BEGIN Extracted text

Minor league affiliations
- Class: Class B (1958)
- League: Illinois–Indiana–Iowa League (1958)

Major league affiliations
- Team: Kansas City Athletics (1958)

Minor league titles
- League titles (0): None

Team data
- Name: Winona A's (1958)
- Ballpark: Gabrych Park (1958)

= Winona A's =

The Winona A's (or interchangeable "Athletics") were a minor league baseball team based in Winona, Minnesota. In 1958, the A's played a partial season in Winona as an affiliate of the Kansas City Athletics in the Class B level Illinois–Indiana–Iowa League ("Three-I League"). The team came into existence during the season, when the newly formed Rochester A's team relocated to Winona on June 29, 1958. The team ended the season in fifth place. Winona hosted home minor league games at Gabrych Park.

==History==
Winona first hosted minor league baseball in 1877, when the Winona "Clippers" were a member of the League Alliance. Winona, Minnesota previously hosted minor league baseball from 1909 to 1915, with the Winona Pirates teams of the Minnesota–Wisconsin League and Northern League.

Before moving to Winona, the 1958 Rochester A's began play as a new team in the six-team Class D level Illinois–Indiana–Iowa League. The A's were a minor league affiliate of the Kansas City Athletics. The Burlington Bees, Cedar Rapids Braves, Davenport DavSox, Fox Cities Foxes and Green Bay Bluejays teams joined the Rochester A's in beginning Illinois–Indiana–Iowa League play on April 27, 1958.

END Extracted text

### [Set problem 1]
Which lines of the records below contain the string "many"? Pull out each of them in full.

BEGIN Listed records

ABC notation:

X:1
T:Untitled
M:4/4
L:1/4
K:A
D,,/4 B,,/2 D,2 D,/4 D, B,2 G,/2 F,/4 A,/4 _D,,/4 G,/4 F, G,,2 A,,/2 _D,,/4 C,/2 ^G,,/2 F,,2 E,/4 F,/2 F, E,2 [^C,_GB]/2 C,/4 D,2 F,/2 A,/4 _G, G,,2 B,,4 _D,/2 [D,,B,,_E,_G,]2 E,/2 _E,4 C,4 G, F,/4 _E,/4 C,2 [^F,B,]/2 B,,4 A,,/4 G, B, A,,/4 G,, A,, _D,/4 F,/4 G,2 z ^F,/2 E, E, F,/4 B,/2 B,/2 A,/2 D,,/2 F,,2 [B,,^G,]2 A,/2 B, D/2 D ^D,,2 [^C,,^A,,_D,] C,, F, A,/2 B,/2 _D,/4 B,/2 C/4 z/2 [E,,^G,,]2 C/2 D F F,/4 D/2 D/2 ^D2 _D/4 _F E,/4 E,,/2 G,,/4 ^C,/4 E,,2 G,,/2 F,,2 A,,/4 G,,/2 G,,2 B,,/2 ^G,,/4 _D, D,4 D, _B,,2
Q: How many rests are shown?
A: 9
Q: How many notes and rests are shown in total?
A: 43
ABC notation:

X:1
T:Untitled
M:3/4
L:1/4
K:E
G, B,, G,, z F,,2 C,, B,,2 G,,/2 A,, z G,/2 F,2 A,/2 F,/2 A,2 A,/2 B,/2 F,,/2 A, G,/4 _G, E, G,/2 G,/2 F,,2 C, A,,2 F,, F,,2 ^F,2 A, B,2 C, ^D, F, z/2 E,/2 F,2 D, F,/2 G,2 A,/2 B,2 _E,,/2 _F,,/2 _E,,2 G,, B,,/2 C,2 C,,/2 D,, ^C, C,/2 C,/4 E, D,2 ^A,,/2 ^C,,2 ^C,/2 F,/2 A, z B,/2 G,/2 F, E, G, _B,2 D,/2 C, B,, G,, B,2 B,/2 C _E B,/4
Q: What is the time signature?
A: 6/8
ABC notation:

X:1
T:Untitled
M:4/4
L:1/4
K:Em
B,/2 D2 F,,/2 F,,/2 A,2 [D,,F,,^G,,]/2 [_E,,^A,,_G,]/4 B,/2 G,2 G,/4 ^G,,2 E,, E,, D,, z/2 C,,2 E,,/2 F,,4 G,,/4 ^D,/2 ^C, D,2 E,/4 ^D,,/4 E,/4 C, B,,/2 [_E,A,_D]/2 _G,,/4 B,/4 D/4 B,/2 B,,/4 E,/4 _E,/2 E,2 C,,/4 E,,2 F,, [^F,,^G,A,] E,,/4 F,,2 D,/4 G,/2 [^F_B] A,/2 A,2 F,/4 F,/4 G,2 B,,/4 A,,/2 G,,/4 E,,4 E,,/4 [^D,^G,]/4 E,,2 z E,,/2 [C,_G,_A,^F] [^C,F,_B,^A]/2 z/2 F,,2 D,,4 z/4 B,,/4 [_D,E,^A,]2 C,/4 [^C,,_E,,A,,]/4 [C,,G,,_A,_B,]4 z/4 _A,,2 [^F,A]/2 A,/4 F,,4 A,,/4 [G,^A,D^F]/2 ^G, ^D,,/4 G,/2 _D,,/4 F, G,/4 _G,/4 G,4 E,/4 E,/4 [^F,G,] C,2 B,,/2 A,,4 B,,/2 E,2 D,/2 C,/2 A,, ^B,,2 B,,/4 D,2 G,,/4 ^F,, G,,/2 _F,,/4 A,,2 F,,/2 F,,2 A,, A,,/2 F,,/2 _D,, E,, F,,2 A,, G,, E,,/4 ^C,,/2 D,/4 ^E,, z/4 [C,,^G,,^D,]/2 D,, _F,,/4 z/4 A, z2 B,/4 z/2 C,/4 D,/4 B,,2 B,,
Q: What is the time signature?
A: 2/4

END Listed records

### [Set problem 2]
Answer these from the Winona A's article:
(a) On what date did the Rochester A's relocate to Winona?
(b) In what place did the team finish the season?
(c) Which league were the 1877 Winona "Clippers" a member of?

### [Correct result 1]
Q: How many rests are shown?
Q: How many notes and rests are shown in total?

### [Correct result 2]
(a) June 29, 1958
(b) Fifth place
(c) The League Alliance